Per l’Oms «l’Italia è il modello», e lo è davvero per un’Europa che continua a muoversi in ordine sparso. Ma in Italia i risultati della lotta al virus ancora non si vedono. L’illusione di una curva in pur lieve discesa, già molto tirata per i capelli, è svanita ieri, di fronte ai dati che registrano non solo 345 decessi ma anche quasi 3mila nuovi contagi.

Forse non potrebbe essere diversamente e bisogna dare tempo alle misure restrittive, adottate in ritardo, perché diano i loro risultati. Ma in questa situazione è inevitabile che anche le Regioni ricomincino un po’ a muoversi in ordine sparso. Il Veneto decide la tamponatura a tappeto e di dubbi e costi, assicura il governatore Zaia, «me ne strafrego».

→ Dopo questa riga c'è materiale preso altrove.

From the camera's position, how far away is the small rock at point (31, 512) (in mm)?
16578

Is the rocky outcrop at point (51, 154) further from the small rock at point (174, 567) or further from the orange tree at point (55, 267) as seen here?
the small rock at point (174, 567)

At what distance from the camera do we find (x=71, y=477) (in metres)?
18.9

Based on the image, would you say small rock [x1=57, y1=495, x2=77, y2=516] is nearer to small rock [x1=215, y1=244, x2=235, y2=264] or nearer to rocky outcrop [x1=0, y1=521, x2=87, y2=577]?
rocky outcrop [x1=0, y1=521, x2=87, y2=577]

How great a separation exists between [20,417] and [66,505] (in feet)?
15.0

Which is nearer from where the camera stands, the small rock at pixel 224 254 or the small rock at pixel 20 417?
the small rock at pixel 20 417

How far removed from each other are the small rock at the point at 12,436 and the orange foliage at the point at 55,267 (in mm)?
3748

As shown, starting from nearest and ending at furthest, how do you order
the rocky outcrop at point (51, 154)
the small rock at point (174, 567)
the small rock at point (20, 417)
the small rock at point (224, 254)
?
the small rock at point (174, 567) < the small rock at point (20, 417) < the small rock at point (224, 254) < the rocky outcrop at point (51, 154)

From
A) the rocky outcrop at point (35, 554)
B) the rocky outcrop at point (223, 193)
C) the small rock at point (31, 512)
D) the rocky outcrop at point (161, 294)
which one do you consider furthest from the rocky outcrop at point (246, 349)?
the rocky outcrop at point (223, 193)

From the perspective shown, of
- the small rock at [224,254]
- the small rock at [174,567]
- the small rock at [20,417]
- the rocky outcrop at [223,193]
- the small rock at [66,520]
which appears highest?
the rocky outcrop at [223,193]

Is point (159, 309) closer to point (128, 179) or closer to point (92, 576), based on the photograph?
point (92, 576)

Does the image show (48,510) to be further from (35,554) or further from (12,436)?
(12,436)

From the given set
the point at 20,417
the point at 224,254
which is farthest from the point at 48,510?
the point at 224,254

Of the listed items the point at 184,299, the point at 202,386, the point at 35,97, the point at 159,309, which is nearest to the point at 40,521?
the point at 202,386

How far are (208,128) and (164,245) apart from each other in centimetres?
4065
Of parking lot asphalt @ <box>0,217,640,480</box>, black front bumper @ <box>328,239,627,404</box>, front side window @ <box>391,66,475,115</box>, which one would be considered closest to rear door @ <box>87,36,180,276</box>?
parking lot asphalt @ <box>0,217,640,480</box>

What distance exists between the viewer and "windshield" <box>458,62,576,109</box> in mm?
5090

Le Marche si muovono nella stessa direzione. L’Emilia chiede tamponi anche per gli asintomatici. LaToscana prevede di passare nei prossimi giorni da 700 a 3500 test ogni giorno. «Non sono raccomandati screening di massa», replica il rappresentante dell’Oms Ranieri Guerra nel corso della conferenza stampa della protezione civile ma solo «test in tutti i casi sospetti».

LA SITUAZIONE NEL NORD, a Bergamo in particolare, resta tragica. «Facciamo quanto possibile», commentano dal ministero della Salute e procede la costruzione del nuovo ospedale nei locali della Fiera, anche grazie alla donazione senza dubbio generosa di Sivlio Berlusconi: 10 milioni. Un fronte ulteriore è rappresentato dalle Poste, dopo la morte, nella provincia di Bergamo di due dipendenti che avevano lavorato fino a pochi giorni fa. «Ora basta. Gli uffici postali vanno chiusi», insorge la Cgil.

Chiudere i servizi postali non si può, rispondono dal governo. Una stretta ci sarà, ma sulla sicurezza dei lavoratori, non sulla chiusura degli uffici.

LA PRIMA preoccupazione, per la «cabina di regia» della crisi, resta il rispetto ancora non abbastanza rigido dell’isolamento. Neppure su questo fronte ci saranno ulteriori restrizioni, almeno per ora. Però i controlli si faranno più rigidi, come ordinano le direttive emanate ieri dal Viminale. Più controlli e più severi, soprattutto sulle violazioni della quarantena, che da ieri compaiono nelle autocertificazioni necessarie per circolare, con l’obbligo di assicurare, sotto la propria responsabilità, di non essere appunto in stato di quarantena.

QUELLA CONTRO il Coronavirus è anche una lotta contro il tempo. Il problema è che i tempi della politica, per quanto accelerati, rischiano sempre di essere più lenti di quelli di un virus che continua a correre. Il dl «Cura Italia» è arrivato a vedere la luce, con la pubblicazione sulla Gazzetta ufficiale, solo ieri sera. Inevitabile per un provvedimento che non è solo un decreto d’urgenza contro il virus ma una vera e propria finanziaria. L’opposizione non può schierarsi apertamente contro un dl che rappresenta comunque uno sforzo quasi senza precedenti, ma le richieste di modifica abbonderanno. «Le lacune maggiori sono sugli autonomi e non c’è nessun taglio delle tasse ma solo sospensioni», attacca Salvini.

Neppure in un momento come questo, peraltro, il leghista rinuncia a fare leva sui peggiori istinti in nome della propaganda. «Ho detto a Conte e Bonafede che se qualcuno pensa di fare uscire dal carcere in anticipo migliaia di detenuti non avrà il consenso della Lega». Allude alla scelta di far scontare con misure alternative le condanne sotto i 18 mesi o quelle già scontate sino a quella soglia.

Sarebbe una misura di semplice buon senso, oltre tutto consentita da una legge votata nel 2010 anche dalla Lega. «I domiciliari saranno possibili fino a giugno e non per i reati particolarmente gravi né per violenze in famiglia e stalking. Parlare di indulto è da irresponsabili», replica il M5S. Ci vuole poco a prevedere che, in un clima simile, una misura necessaria per evitare il disastro nelle carceri sarà concessa col contagocce.

NONOSTANTE GLI emendamenti, il dl arriverà in porto senza grosse scosse. Ma non basterà come non basterà quello in preparazione per aprile. L’appello lanciato ieri da Conte, nel vertice dei capi di Stato Ue in teleconferenza, è quasi un grido di dolore: «Nessun Paese uscirà indenne da questo tsunami e se procederemo divisi la risposta sarà inefficace. Servono Coronavirus bond o anche un fondo di garanzia europeo per finanziare con urgenza le iniziative di governo a protezione delle proprie economie». Sulla risposta a questo appello l’Italia, e anche la Ue, si giocano tutto.